My father, Peter Cubbage, who has died aged 91, was a leading gas forensic research scientist. He led a team that was responsible, among other things, for pioneering the flame-release chamber, a safety innovation used in offshore oil rigs and pipelines, which was compared to the miners’ Davy lamp for its significance.
He was appointed by the crown in 1988 to write the report into what happened during the first two seconds of the Piper Alpha rig explosion.
Peter was born in Bermondsey, London, the son of Wilfred, a tax inspector, and Doris, and brought up in Beckenham, Kent. He went to Emanuel school, Wandsworth. During the early years of the second world war, the whole family, including Peter and his sister, Jane, were evacuated with the Inland Revenue to Llandudno.

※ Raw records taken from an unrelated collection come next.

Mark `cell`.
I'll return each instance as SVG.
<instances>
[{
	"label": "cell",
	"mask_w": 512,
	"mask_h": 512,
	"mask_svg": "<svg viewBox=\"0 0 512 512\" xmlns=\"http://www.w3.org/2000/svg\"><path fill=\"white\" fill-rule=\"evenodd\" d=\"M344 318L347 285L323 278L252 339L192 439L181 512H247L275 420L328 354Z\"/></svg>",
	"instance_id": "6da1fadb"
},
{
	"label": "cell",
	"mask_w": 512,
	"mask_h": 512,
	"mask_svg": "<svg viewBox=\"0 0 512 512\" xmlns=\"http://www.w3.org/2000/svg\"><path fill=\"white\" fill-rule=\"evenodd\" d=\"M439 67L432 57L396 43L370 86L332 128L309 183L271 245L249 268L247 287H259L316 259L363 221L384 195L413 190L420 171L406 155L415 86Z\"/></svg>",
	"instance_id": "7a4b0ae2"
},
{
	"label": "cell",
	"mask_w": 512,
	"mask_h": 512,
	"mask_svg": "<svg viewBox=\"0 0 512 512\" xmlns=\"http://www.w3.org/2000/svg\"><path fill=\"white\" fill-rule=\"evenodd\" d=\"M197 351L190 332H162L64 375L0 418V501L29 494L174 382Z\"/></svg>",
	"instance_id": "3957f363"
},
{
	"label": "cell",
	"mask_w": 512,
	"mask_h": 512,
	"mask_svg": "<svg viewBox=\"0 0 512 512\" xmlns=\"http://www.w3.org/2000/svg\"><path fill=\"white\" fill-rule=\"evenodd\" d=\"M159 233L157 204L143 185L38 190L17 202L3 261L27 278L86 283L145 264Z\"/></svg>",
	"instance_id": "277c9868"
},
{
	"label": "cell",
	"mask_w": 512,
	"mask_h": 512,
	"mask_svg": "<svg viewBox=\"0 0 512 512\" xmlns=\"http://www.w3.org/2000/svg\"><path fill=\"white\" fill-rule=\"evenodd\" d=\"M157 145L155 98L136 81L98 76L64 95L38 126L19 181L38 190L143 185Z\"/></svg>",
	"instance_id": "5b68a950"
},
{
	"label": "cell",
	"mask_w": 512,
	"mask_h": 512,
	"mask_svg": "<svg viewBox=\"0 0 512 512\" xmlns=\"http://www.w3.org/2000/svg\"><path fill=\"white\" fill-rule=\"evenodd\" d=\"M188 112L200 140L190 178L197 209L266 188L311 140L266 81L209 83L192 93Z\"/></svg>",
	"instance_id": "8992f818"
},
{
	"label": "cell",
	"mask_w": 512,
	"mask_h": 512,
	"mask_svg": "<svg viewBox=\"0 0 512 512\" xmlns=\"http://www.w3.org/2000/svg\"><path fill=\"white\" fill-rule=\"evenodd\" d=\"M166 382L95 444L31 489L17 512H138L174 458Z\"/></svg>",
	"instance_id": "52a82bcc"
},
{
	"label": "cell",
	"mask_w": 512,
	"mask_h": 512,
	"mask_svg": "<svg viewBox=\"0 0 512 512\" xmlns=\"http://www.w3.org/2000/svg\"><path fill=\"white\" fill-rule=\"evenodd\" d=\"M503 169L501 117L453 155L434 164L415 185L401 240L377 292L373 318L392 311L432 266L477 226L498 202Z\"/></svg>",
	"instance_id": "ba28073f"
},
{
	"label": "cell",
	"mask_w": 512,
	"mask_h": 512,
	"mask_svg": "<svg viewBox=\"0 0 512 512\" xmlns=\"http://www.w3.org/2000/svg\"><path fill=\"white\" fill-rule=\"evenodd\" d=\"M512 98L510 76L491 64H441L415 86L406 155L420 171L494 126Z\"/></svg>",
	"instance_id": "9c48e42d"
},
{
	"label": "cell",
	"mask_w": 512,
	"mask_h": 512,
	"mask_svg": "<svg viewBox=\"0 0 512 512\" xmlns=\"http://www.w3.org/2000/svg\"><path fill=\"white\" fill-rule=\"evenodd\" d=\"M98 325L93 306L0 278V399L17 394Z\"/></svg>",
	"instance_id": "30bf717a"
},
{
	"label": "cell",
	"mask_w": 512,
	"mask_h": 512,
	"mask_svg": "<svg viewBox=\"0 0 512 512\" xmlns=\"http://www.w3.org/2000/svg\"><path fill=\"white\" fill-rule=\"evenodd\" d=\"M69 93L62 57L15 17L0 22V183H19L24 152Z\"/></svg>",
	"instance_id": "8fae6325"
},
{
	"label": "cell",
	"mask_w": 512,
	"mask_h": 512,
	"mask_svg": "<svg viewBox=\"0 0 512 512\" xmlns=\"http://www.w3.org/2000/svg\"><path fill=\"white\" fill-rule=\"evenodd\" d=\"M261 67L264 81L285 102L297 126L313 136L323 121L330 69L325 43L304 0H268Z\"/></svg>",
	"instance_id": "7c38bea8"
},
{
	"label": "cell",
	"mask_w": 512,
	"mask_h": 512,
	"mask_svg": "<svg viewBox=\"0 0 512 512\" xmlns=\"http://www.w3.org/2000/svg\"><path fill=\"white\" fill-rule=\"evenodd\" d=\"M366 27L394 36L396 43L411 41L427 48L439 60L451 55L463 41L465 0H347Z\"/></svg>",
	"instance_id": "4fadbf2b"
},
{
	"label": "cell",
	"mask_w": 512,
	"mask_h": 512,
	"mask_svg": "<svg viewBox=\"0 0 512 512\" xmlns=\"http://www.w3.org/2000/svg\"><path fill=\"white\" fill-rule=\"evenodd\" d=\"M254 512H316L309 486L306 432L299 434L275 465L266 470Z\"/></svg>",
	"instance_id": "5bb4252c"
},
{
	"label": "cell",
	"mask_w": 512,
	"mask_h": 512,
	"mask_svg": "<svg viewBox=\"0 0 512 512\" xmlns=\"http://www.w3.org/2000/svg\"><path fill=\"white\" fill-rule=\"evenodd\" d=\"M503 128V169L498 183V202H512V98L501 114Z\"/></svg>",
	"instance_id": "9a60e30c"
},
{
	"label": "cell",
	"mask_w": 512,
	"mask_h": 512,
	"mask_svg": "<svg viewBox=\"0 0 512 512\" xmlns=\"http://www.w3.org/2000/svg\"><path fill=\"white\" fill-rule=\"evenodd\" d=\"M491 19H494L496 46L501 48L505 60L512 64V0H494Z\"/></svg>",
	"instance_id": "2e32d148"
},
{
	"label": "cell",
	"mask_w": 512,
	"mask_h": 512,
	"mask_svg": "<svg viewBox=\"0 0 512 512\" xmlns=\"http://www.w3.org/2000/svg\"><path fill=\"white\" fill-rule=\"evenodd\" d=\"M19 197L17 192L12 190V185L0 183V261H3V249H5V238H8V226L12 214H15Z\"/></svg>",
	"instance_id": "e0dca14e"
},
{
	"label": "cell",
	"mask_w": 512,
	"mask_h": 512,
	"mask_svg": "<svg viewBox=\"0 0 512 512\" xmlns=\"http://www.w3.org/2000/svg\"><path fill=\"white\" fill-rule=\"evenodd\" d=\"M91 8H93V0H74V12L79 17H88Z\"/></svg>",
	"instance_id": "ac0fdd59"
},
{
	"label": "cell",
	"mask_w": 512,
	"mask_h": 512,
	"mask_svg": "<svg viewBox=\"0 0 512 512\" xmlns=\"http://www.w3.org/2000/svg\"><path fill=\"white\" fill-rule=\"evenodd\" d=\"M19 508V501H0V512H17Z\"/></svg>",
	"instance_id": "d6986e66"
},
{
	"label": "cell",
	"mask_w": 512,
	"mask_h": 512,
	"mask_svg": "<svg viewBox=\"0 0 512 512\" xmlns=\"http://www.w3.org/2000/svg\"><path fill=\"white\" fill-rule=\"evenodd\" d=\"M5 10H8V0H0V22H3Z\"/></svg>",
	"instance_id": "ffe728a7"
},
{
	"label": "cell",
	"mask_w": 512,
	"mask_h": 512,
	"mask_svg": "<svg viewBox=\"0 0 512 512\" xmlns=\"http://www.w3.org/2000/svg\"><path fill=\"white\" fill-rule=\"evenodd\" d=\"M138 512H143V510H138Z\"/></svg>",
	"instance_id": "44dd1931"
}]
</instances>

Following wartime service as a radar officer in the Royal Navy, Peter studied at Queen Mary College, London. He began his career at the Gas Research Board in Beckenham, moving to the new Gas Council research station in Solihull in 1953. There he became manager of the special projects division, which used test sites to carry out what he always described as his favourite part of the work: playing with his “personal chemistry set”. The principal focus was how to contain flames and eradicate explosions. This necessarily involved carrying out controlled explosions.
For 20 years, Peter and his team were the first to be called to gas explosions, in the UK and occasionally Europe. Their first major investigation was in 1968, when an explosion in Ronan Point tower block, Newham, east London, killed four people and injured many more. They thought that the poor construction of Ronan Point had caused a progressive collapse, and that future buildings should employ a new method whereby bricks were bridged over. As part of their investigations, and helped by the Brick Development Association, they built a three-storey block of flats to help them prove their case.
In 1987, Peter was appointed MBE for services to the gas industry, which included many years of touring schools and colleges nationwide presenting a lecture called “Science of Flame”, famous among its audiences for spectacular pyrotechnics that would probably see it outlawed nowadays.
A keen sportsman, Peter had represented Kent at table tennis in his youth, partnering for a while the British champion Chester Barnes.
He married Jean McOwan in 1954, and they settled in the village of Hampton-in–Arden, in the West Midlands, where Peter lived until his death.
He is survived by Jean, his three children, Andrew, Sally and me, and five grandchildren, Alistair, Matthew, Aliya, Stanley and Betty.